The network had its first broadcast on July 4, 1943, when Gen. George C. Marshall said, "The purpose is to keep Americans in uniform one of the best informed sources in history." Hourly news and bulletins, stateside music and, eventually, major sports events were featured.

John Vrotsos, one of the original 13 station workers, was greeted by everyone as he walked in.

"I was a corporal in the Army and had some radio experience back in Dubuque, Iowa, in civilian life," Vrotsos said. He did general assignment reporting for Stars and Stripes in Belfast. Then, "Word came to Stars and Stripes that the Army was starting a radio station and the Stars and Stripes would have to handle the news service, so I was sent to London.

"I remember it was very primitive; we were near the BBC [British Broadcasting Corp.] and we borrowed a lot of used equipment from them."

Vrotsos remained in the military for close to five years before becoming a civilian employe with AFN in Frankfurt.

When Dick Rosse, now a correspondent with Mutual Broadcasting, thought back to his days in Frankfurt, he had a gleam in his eye.

"We were in a beautiful German castle outside of Frankfurt. It was marvelous being an American in Germany in the '60s. The dollar was at an all-time high so you saw a lot of Jaguars and TR-3s in the parking lot.

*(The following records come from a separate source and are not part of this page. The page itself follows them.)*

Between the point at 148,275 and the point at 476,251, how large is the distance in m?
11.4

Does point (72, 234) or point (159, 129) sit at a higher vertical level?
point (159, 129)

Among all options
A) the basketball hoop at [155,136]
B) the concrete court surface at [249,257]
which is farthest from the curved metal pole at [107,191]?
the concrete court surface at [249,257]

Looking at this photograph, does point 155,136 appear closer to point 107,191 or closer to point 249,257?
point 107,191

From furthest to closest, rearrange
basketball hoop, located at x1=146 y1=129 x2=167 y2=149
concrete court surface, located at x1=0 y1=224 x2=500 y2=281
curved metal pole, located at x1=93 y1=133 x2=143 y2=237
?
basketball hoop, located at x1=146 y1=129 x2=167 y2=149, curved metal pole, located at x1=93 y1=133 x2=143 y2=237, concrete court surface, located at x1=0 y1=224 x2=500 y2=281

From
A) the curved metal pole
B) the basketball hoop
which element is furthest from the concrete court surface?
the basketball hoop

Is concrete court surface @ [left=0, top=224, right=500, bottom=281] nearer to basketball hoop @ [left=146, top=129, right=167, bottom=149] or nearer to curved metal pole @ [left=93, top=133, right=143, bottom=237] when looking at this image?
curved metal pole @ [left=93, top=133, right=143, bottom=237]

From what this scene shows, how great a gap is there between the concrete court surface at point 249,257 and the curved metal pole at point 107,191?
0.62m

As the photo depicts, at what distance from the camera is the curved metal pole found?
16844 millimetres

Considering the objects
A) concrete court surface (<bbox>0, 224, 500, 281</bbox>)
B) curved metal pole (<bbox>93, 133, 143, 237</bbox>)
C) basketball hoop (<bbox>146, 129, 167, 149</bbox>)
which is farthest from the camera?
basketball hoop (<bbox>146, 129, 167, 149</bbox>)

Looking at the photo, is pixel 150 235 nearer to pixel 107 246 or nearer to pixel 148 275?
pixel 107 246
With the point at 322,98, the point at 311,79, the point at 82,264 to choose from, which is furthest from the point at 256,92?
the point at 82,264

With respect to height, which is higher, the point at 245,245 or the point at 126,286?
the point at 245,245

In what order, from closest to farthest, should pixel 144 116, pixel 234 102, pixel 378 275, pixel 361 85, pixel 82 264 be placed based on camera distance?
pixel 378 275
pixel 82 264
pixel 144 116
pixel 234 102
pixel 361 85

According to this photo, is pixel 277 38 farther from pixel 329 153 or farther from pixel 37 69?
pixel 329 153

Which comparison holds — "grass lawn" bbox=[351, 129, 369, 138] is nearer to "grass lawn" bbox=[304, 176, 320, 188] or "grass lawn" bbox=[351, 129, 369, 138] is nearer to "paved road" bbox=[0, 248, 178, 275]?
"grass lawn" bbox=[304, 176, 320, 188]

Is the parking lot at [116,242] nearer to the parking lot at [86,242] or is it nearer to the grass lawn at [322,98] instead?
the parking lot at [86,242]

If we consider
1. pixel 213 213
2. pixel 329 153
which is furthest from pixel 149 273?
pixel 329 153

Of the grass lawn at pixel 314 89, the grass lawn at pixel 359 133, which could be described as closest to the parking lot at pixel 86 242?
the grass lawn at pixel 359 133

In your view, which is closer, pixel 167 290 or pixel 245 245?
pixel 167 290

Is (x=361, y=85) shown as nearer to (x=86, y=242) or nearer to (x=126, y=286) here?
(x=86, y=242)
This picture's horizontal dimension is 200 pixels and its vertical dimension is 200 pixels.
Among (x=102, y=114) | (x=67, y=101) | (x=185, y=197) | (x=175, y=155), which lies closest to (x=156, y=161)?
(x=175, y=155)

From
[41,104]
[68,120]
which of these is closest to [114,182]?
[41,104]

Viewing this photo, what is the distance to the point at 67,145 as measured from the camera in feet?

"Most of the personnel were single and, like show-biz personalities anywhere, they were lionized by the local Germans."

The station had a wide audience among the Germans, many of whom learned English from the broadcasts.

"I interviewed a German film star many years ago," Rosse said. "I complimented her on her English."

" 'It should be good,' she said. 'I've been listening to AFN all my life.' "

When radio people get together they all have their share of "Uncle Don" stories. (Uncle Don became infamous in broadcasting circles when he finished reading the comics to a New York audience of children one Sunday morning and said on a live mike, "That should take care of those little b-------.")

A few at the reunion recalled the night Robert Sunde was trying to sign off and "The Star-Spangled Banner" began to play. Sunde, thinking he had a dead mike, swore loudly at the technician. The words he used that night were in dispute at the reunion.

AFN used to drop in a little blurb promoting the Army, saying, "The Army needs quality, not quantity." For weeks broadcasters reversed "quantity" and "quality," Sunde said.

Another inside gag that went undetected by the brass for several months was a sign-off mentioning "bicycles" instead of "kilocycles."

Though virtually unknown in America, the network has been a significant presence in Europe for years. The station in Frankfurt puts out 150,000 watts, more than any of the U.S. superstations, and reaches into Scandinavia and Greece.

About eight or nine years ago AFN went into television and has since moved from the castle to a modern office building in downtown Frankfurt.

Tommy Southall, a master sergeant and a field engineer for AFN, brought some old tapes of broadcasts and played them at the reunion. But most were occupied with seeing old pals, remembering their younger days tooling along the Autobahn in TR-3s or hobnobbing with Marlene Dietrich and occasional visitor Jayne Mansfield -- and wishing it could have gone on forever.